Nut-picking is the practice of dredging through the online comments of your political opponents to find the most extreme, outlandish, offensive or idiotic view, and then taking it to be typical. The constant exaggeration and caricaturing of one’s opponents is a defining feature of political debate online these days. One common version is those stories I keep reading about snowflakes apparently agitating to ban free speech, or Christmas, or men, or whatever. Another is the ‘Twitter was outraged’ story. James Bond carrying his baby in a papoose: Twitter was outraged. Jamie Oliver launches a new dish: Twitter was outraged. Who’s Twitter exactly? When you actually dig into these stories, you’ll often end up chasing apparitions, finding there is no ground zero anger. Perhaps a couple of Twitter users. But there is a lot of outrage about the outrage. It’s a circular self-perpetuating anger machine: a few weeks back, after the Corbyn lip-reading incident in the House of Commons, #stupidwoman was trending. It was trending because everyone kept tweeting about how furious they were that it was trending.

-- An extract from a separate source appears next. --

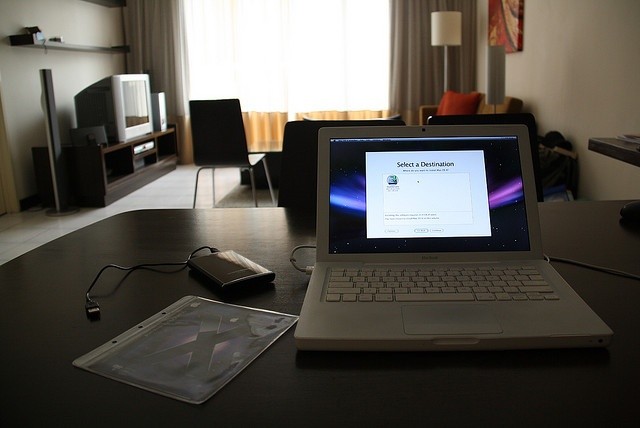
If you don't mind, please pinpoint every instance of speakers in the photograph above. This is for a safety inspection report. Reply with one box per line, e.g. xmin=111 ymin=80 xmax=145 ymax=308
xmin=149 ymin=92 xmax=168 ymax=132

All those articles about ‘echo chambers’ and ‘filter bubbles’ miss this. Far from being an echo-chamber, it’s very easy to find opposing views on social media. Your timeline and feed is bursting with dangerous knaves and cartoonish fools, and each can be used to illustrate just how mad your opponents are. Moronic racist posts on Boris Johnson’s Facebook page? Tories are all racist! An anonymous Corbyn Twitter account does some heavy duty virtue signalling? Lefties are all loonies! It’s very easy to assume the margin is the norm if it plays to your own preconceptions, and you also get the warm buzz of righteous indignation that comes with publicly denouncing and admonishing. But where does fabricated outrage and counter outrage take us in the end? After the Ocasio-Cortez story, Liberals feel a little more that Conservatives are joyless, out-of-touch hypocrites. Conservatives feel a little more that Liberals are smug and patronising cherry-pickers. And all because of a harmless, fun video published by an anonymous troll.